▶ _Aim of the task_: Rewrite every item below with each "camera" changed to "lens", keeping everything else the same.

▶ _Data lines_:
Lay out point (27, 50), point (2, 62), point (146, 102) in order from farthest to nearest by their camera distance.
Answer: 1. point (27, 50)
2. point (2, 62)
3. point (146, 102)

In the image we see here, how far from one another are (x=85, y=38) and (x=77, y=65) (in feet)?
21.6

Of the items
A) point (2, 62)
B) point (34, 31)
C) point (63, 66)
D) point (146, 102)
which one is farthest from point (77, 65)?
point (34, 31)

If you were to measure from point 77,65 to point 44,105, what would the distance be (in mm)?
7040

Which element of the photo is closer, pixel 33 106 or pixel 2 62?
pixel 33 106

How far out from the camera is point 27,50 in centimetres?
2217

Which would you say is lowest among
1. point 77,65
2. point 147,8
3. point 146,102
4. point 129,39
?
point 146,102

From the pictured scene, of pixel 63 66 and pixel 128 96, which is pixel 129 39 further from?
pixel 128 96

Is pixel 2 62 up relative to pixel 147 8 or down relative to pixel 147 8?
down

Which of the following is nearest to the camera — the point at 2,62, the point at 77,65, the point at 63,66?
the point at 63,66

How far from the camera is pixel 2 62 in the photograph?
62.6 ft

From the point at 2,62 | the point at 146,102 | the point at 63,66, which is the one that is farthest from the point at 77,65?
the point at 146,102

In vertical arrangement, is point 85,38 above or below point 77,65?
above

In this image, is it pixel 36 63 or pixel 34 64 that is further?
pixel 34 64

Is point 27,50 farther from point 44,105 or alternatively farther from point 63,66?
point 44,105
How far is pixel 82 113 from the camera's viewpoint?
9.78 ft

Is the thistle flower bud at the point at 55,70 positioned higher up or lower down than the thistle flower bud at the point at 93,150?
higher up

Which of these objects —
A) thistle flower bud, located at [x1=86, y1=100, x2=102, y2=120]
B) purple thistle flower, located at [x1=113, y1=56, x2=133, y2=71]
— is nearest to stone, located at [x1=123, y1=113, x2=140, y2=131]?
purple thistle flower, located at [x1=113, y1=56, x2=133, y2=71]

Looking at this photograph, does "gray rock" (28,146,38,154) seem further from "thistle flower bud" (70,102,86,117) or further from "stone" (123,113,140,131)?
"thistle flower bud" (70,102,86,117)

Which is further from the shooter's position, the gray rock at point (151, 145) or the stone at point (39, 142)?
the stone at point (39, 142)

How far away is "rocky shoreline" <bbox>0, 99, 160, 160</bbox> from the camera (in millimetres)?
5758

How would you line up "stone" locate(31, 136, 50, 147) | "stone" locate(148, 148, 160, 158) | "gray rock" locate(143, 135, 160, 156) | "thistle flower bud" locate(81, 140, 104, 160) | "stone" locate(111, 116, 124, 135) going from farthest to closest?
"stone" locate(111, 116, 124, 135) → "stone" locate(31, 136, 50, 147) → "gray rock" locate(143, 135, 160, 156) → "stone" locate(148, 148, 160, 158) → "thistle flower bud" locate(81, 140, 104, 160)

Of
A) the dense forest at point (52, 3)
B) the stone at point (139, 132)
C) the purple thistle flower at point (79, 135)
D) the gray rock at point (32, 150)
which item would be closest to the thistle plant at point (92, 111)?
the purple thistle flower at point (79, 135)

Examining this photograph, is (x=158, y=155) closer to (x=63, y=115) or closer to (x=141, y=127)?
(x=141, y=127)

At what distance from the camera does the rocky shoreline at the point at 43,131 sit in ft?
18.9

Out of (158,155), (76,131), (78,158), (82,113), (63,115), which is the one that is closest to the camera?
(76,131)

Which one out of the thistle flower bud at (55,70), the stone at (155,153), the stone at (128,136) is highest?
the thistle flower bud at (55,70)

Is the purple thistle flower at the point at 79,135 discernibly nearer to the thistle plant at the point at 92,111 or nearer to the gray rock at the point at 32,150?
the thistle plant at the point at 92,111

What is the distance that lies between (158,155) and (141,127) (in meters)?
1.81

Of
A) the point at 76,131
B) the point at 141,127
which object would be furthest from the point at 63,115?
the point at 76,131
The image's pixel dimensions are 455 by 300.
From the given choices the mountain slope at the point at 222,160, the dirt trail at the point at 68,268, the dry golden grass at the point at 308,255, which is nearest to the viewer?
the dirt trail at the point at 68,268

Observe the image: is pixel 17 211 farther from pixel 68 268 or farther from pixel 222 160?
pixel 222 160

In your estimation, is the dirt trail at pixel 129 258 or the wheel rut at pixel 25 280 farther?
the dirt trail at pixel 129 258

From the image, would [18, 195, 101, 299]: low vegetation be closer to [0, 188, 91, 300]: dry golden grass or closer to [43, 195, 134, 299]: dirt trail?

▶ _Answer to the exercise_:
Lay out point (27, 50), point (2, 62), point (146, 102) in order from farthest to nearest by their lens distance.
Answer: 1. point (27, 50)
2. point (2, 62)
3. point (146, 102)

In the image we see here, how far from one another are (x=85, y=38) and (x=77, y=65) (in feet)?
21.6

Of the items
A) point (2, 62)
B) point (34, 31)
C) point (63, 66)
D) point (146, 102)
which one is farthest from point (77, 65)?
point (34, 31)

If you were to measure from point 77,65 to point 44,105, what would the distance be (in mm)?
7040

Which element of the photo is closer, pixel 33 106 or pixel 2 62?
pixel 33 106

How far out from the lens is point 27,50 in centimetres?
2217

Which would you say is lowest among
1. point 77,65
2. point 147,8
3. point 146,102
4. point 129,39
?
point 146,102

From the pictured scene, of pixel 63 66 and pixel 128 96, which is pixel 129 39 further from?
pixel 128 96

Is pixel 2 62 up relative to pixel 147 8 or down relative to pixel 147 8?
down

Which of the following is nearest to the lens — the point at 2,62, the point at 77,65, the point at 63,66?
the point at 63,66

How far from the lens is pixel 2 62 in the photograph?
62.6 ft

From the point at 2,62 | the point at 146,102 | the point at 63,66, which is the one that is farthest from the point at 77,65?
the point at 146,102

In vertical arrangement, is point 85,38 above or below point 77,65?
above

In this image, is it pixel 36 63 or pixel 34 64 that is further?
pixel 34 64

Is point 27,50 farther from point 44,105 or alternatively farther from point 63,66?
point 44,105
How far is pixel 82 113 from the lens's viewpoint?
9.78 ft

Is the thistle flower bud at the point at 55,70 positioned higher up or lower down than the thistle flower bud at the point at 93,150?
higher up

Which of these objects —
A) thistle flower bud, located at [x1=86, y1=100, x2=102, y2=120]
B) purple thistle flower, located at [x1=113, y1=56, x2=133, y2=71]
— is nearest to stone, located at [x1=123, y1=113, x2=140, y2=131]?
purple thistle flower, located at [x1=113, y1=56, x2=133, y2=71]

Looking at this photograph, does "gray rock" (28,146,38,154) seem further from "thistle flower bud" (70,102,86,117) or further from "stone" (123,113,140,131)?
"thistle flower bud" (70,102,86,117)

Which is further from the shooter's position, the gray rock at point (151, 145) or the stone at point (39, 142)?
the stone at point (39, 142)

How far away is "rocky shoreline" <bbox>0, 99, 160, 160</bbox> from the lens (in millimetres)?
5758

How would you line up "stone" locate(31, 136, 50, 147) | "stone" locate(148, 148, 160, 158) | "gray rock" locate(143, 135, 160, 156) | "thistle flower bud" locate(81, 140, 104, 160) | "stone" locate(111, 116, 124, 135) going from farthest to closest?
"stone" locate(111, 116, 124, 135) → "stone" locate(31, 136, 50, 147) → "gray rock" locate(143, 135, 160, 156) → "stone" locate(148, 148, 160, 158) → "thistle flower bud" locate(81, 140, 104, 160)

Of
A) the dense forest at point (52, 3)
B) the stone at point (139, 132)
C) the purple thistle flower at point (79, 135)
D) the gray rock at point (32, 150)
which item would be closest to the thistle plant at point (92, 111)?
the purple thistle flower at point (79, 135)

Examining this photograph, is (x=158, y=155) closer to (x=63, y=115) or closer to (x=141, y=127)?
(x=141, y=127)

At what distance from the lens does the rocky shoreline at the point at 43,131 sit in ft?
18.9

Out of (158,155), (76,131), (78,158), (82,113), (63,115), which is the one that is closest to the lens?
(76,131)

Which one out of the thistle flower bud at (55,70), the stone at (155,153), the stone at (128,136) is highest?
the thistle flower bud at (55,70)

Is the purple thistle flower at the point at 79,135 discernibly nearer to the thistle plant at the point at 92,111 or nearer to the gray rock at the point at 32,150?
the thistle plant at the point at 92,111

What is the distance that lies between (158,155) and (141,127) (in meters)?
1.81

Of
A) the point at 76,131
B) the point at 141,127
which object would be furthest from the point at 63,115?
the point at 76,131
The image's pixel dimensions are 455 by 300.
From the given choices the mountain slope at the point at 222,160, the dirt trail at the point at 68,268, the dry golden grass at the point at 308,255, which is nearest to the viewer?
the dirt trail at the point at 68,268

Observe the image: is pixel 17 211 farther from pixel 68 268 or farther from pixel 222 160?
pixel 222 160

In your estimation, is the dirt trail at pixel 129 258 or the wheel rut at pixel 25 280 farther?
the dirt trail at pixel 129 258

From the image, would [18, 195, 101, 299]: low vegetation be closer to [0, 188, 91, 300]: dry golden grass or closer to [43, 195, 134, 299]: dirt trail?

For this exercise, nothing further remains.